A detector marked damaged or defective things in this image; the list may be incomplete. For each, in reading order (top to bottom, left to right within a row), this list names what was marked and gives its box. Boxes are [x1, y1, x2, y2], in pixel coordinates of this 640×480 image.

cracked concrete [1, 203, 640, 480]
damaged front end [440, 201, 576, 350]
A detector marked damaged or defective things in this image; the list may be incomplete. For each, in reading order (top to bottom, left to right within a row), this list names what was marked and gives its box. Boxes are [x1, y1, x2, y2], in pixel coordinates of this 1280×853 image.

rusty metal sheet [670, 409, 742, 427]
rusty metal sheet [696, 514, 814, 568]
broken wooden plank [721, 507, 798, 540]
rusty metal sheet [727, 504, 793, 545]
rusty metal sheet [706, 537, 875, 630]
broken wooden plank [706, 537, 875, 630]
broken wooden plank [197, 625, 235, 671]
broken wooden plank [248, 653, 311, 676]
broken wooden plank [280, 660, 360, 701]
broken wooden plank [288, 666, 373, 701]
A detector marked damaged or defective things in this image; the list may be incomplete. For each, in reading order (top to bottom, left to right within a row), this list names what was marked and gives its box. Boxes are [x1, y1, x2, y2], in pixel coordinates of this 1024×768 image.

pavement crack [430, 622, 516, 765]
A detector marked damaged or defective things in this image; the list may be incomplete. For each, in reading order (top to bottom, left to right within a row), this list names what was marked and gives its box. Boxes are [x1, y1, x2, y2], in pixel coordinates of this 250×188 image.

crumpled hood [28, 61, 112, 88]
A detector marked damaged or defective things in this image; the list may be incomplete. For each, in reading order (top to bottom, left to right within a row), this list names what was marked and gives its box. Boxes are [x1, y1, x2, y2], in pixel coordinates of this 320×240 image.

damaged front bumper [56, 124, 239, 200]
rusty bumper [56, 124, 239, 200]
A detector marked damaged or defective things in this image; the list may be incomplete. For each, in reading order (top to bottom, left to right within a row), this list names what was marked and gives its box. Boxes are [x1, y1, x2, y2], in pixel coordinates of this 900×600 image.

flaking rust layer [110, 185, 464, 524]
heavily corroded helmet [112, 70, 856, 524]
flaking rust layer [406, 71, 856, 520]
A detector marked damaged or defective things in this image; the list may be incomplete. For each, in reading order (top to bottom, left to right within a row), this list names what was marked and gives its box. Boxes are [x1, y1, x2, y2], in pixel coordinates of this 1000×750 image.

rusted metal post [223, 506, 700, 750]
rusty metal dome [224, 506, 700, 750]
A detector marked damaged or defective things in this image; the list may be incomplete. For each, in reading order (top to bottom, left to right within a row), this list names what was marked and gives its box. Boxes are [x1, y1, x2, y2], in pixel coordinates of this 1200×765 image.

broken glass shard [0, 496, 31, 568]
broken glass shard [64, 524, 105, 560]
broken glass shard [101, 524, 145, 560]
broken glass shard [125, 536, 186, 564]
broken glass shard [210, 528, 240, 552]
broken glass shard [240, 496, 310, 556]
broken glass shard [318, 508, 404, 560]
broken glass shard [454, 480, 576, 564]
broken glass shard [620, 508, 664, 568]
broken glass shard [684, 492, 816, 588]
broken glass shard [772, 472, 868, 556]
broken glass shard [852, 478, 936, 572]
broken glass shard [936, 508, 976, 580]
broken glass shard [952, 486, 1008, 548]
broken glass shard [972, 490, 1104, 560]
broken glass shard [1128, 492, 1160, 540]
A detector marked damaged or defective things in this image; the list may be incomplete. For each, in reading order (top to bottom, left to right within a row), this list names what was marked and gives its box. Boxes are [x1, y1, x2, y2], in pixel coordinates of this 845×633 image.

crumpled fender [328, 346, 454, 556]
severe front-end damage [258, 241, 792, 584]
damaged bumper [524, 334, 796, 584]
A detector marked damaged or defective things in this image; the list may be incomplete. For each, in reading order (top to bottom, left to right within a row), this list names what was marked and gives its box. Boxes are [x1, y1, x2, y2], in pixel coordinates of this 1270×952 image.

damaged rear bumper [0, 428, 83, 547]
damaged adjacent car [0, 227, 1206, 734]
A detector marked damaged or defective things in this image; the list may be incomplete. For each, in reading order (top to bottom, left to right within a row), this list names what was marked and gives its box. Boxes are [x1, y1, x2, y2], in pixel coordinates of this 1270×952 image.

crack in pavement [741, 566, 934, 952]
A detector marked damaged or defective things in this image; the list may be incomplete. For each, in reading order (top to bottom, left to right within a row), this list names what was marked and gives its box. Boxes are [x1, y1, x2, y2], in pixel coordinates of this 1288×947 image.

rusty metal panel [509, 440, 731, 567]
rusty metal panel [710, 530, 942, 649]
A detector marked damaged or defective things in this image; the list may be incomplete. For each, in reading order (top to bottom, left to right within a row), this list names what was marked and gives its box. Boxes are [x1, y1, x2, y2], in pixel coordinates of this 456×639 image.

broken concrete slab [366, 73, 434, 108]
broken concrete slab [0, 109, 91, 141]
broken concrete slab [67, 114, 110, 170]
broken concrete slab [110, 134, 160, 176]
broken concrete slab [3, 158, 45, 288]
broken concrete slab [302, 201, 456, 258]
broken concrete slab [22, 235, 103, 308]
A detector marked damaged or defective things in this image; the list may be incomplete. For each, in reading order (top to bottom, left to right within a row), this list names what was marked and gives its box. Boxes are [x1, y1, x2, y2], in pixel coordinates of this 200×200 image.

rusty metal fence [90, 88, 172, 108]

◆ ◆ ◆ ◆ ◆

== DETALHES DA TAREFA ==
Converta em uma lista JSON de strings as linhas que vão da que contém "this 1280×853 image." até a que contém "rusty metal sheet [696, 514, 814, 568]", ambas incluídas. Use uma string para cada linha e omita as linhas em branco.

== RESPOSTA ESCRITA ==
[
  "A detector marked damaged or defective things in this image; the list may be incomplete. For each, in reading order (top to bottom, left to right within a row), this list names what was marked and gives its box. Boxes are [x1, y1, x2, y2], in pixel coordinates of this 1280×853 image.",
  "rusty metal sheet [670, 409, 742, 427]",
  "rusty metal sheet [696, 514, 814, 568]"
]